Looking at a couple plows today (lucky to find any...) One's a ten yr old Pro plow that was on a 1990 Dodge 3/4 ton, the other an '87 Western plow off of a '79 F150. Both one one owner plows, fully working.

My question is;


What's it gonna take to put either one of the plows on this Dodge, frame rails 34" apart at the front bumper?

How can you tell conventional mount from UNI mount (I'm new at this stuff so bear with me here)? I can't afford to go spend hard earned $$$ on something that won't go on without a lot of trouble.

Both systems (I haven't actually seen either one) have joy sticks, the Pro plow off the floor, the '87 off the dash. Both 4 way systems.
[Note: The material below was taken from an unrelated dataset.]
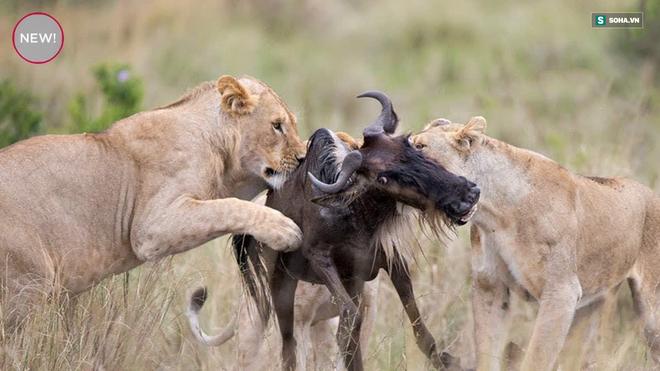 Giữa gọng kìm của 2 con sư tử, linh dương non vẫn làm nên điều kỳ diệu - Ảnh 1.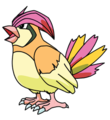 017Pidgeotto OS anime.png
Let me know asap, I'm looking at these this morning. It's kinda you snooze you lose on plows around here, but I can't afford any stupid mistakes.

TIA!!!


Keith


----------



## ATV Plow King (Mar 9, 2009)

Heyy Keith first off welcome to plowsite.

In order to get any plow on to your truck your going to need to find the mounts for your truck which might be a little tricky because its a 40 year old truck so if you cant find the mounts that fit your truck you might have to mess around with some other brackets to fit your truck or just straight up fabricate your own.

As for the difference in the conventional plow and the Uni-mount, those are just mounting systems. With the conventional plow the lights,pump and the truck side frame stay on the truck. With the Uni-mount system the whole thing comes off so all you have is just brackets underneath your truck.

Here's a link to the manual for the conventional plow.
http://www.westernplows.com/pdf/13280_080193.pdf

And here's a link to the Uni-mount system.
http://www.westernplows.com/pdf/63097.05_060105.pdf

Here's a picture of the conventional system and the uni-mount under it.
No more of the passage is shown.